Dr Sheffield looks forward to a point when patients look to clinicians to tell them about research opportunities.
“The place where we need to be in the National Health Service is where patients ask their doctors what research they can be involved in,” he said. “The way we get healthcare professionals involved in research is to get patients to ask them what research is available to them. Once we get patients thinking about how important research is to their condition, we can then achieve a really major culture change.”
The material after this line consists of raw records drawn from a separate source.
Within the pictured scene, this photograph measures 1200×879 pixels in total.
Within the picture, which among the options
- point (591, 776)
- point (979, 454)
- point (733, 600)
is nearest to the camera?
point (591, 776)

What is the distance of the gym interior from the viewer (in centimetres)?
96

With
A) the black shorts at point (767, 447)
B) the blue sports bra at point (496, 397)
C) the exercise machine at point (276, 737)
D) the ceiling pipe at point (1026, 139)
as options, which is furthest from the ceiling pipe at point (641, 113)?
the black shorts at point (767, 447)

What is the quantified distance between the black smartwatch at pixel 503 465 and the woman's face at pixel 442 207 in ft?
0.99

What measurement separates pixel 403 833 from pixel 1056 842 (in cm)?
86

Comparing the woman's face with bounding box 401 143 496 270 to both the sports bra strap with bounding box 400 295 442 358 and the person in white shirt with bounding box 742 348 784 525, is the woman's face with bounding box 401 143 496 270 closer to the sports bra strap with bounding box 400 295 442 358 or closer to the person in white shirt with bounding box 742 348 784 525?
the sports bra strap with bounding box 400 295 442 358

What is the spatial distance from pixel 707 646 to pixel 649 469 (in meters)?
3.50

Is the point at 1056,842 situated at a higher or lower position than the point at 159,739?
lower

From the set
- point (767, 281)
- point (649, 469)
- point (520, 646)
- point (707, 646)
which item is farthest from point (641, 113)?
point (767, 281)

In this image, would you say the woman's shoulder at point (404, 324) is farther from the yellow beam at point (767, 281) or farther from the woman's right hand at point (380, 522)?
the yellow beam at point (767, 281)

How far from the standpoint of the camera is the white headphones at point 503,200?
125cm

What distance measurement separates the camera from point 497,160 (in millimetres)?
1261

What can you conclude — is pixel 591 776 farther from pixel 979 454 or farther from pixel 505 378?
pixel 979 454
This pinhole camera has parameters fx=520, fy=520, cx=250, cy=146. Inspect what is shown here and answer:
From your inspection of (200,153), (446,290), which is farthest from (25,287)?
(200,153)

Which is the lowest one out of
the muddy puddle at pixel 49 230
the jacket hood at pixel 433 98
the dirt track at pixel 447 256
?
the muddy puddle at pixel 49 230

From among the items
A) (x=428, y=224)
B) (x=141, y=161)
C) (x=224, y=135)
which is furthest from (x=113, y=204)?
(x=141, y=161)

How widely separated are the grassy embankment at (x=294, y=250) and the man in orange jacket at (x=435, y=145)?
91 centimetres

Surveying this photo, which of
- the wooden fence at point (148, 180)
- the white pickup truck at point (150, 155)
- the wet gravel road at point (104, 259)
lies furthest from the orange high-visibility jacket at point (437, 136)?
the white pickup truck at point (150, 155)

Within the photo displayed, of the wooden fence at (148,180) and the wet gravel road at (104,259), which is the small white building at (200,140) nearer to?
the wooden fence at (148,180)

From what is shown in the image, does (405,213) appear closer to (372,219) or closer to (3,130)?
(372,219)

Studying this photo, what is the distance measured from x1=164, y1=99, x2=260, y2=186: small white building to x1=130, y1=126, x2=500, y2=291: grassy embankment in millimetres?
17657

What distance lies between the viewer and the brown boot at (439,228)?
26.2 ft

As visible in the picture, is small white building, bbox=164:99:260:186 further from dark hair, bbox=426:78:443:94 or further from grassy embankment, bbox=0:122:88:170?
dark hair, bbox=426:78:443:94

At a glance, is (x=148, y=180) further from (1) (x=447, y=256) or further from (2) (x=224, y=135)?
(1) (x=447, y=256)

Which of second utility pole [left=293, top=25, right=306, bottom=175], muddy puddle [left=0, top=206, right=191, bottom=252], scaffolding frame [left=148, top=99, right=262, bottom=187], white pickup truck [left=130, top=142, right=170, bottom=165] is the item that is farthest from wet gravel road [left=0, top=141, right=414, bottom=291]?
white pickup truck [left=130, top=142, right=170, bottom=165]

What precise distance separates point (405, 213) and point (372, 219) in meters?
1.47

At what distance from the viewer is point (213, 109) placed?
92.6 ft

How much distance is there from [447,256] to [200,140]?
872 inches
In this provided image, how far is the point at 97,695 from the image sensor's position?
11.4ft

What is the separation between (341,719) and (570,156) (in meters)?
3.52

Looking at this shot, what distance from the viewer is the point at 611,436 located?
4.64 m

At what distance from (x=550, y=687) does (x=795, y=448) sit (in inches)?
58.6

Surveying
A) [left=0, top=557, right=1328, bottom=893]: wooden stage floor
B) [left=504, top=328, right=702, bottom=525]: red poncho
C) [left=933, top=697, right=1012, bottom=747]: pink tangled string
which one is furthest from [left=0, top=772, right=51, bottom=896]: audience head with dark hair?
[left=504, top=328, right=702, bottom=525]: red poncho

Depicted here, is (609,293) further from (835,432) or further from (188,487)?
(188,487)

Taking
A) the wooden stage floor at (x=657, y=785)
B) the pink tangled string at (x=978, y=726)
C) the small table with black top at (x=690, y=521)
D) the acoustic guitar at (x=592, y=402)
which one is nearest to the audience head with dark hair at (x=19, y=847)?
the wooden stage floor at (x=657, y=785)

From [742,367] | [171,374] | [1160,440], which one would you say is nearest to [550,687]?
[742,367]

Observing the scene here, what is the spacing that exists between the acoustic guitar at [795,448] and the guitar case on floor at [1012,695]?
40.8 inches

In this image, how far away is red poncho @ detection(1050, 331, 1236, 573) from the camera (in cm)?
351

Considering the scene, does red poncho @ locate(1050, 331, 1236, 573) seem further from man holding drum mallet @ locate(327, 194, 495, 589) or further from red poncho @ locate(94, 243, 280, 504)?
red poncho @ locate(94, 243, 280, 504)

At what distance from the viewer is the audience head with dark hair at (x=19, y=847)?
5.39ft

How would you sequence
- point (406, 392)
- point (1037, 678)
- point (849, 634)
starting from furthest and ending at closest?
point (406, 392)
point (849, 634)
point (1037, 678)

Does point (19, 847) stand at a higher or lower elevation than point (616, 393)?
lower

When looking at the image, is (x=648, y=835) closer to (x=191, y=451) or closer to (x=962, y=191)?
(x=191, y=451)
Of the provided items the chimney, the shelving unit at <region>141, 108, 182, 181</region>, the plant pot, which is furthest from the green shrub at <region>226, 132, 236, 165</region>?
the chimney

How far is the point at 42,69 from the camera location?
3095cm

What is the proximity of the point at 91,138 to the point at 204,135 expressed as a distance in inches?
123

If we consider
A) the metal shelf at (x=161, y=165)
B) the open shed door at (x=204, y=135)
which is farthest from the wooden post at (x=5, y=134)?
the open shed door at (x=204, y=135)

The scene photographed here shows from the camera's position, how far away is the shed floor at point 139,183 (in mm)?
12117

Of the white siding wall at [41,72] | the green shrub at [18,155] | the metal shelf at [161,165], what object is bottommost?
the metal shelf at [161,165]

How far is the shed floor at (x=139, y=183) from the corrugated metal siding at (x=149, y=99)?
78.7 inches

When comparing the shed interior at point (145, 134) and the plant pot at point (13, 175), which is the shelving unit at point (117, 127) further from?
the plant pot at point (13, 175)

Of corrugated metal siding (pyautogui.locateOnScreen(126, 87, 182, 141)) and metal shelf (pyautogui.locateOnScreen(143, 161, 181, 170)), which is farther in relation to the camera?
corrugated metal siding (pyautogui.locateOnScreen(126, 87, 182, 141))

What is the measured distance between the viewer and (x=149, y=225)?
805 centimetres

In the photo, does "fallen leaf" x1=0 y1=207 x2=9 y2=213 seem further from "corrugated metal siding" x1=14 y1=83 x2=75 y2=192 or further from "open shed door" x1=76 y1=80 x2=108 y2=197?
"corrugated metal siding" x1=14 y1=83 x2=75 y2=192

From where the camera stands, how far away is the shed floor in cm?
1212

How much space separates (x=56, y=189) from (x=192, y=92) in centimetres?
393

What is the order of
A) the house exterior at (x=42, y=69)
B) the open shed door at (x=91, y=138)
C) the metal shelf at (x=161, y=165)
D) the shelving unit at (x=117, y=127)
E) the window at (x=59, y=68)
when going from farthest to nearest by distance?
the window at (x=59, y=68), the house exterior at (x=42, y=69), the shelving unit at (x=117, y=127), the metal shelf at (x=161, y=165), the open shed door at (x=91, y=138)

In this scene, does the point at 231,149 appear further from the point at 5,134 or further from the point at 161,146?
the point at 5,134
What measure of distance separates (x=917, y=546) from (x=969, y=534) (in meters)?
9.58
He also thinks research needs to be more integrated into the clinical pathway, and points to participation in cancer trials. The proportion of cancer patients in the UK joining clinical studies has risen in the past decade to around 1 in 6 of those diagnosed, from 1 in 26, according to the National Cancer Research Network. Dr Sheffield adds that this is a result of funding to make research part of a common process for people with cancer.
There is already movement towards this in the UK. This year, a government commissioned report by the Academy of Medical Sciences recommended cultural change to embed research as a core NHS function and easier access to patient data for researchers.10
Professor MacDonald argues that invitations to participate in research should be the rule, not the exception.
“I think there is a disconnect between the evidence for the drugs that we prescribe and their effectiveness in the real world, and the only way we are going to improve that process is by people accepting that part of the normal care in the NHS is to be part of the evaluation,” he says.
He adds that getting research embedded into normal care may be the only way to cut costs enough to carry out more than just headline studies.
“People should allow their medical data to be anonymously analysed, and they should expect to be asked to be randomly allocated to a drug. If the ethics committees were not in equipoise they wouldn’t let us do the trials,” he adds.
“If some new drug comes out at £1000 (€1100; $1600) a month versus £30 a month or 25p a month, is it worth paying for? It might be, but we can’t find out by any simple, reliable method in the setting of normal healthcare unless we can engage the public in these processes. It is probably something that the NHS at the highest level needs to embrace.”
Cite this as: BMJ 2011;342:d3662
Competing interests: The author has completed the ICMJE uniform disclosure form at www.icmje.org/coi_disclosure.pdf (available on request from him) and declares: no support from any organisation for the submitted work; no financial relationships with any organisations that might have an interest in the submitted work in the previous three years; TR’s current training rotation involves work in an academic medical centre that recruits patients for clinical trials, including those run by commercial organisations.
Provenance and peer review: Commissioned; not externally peer reviewed.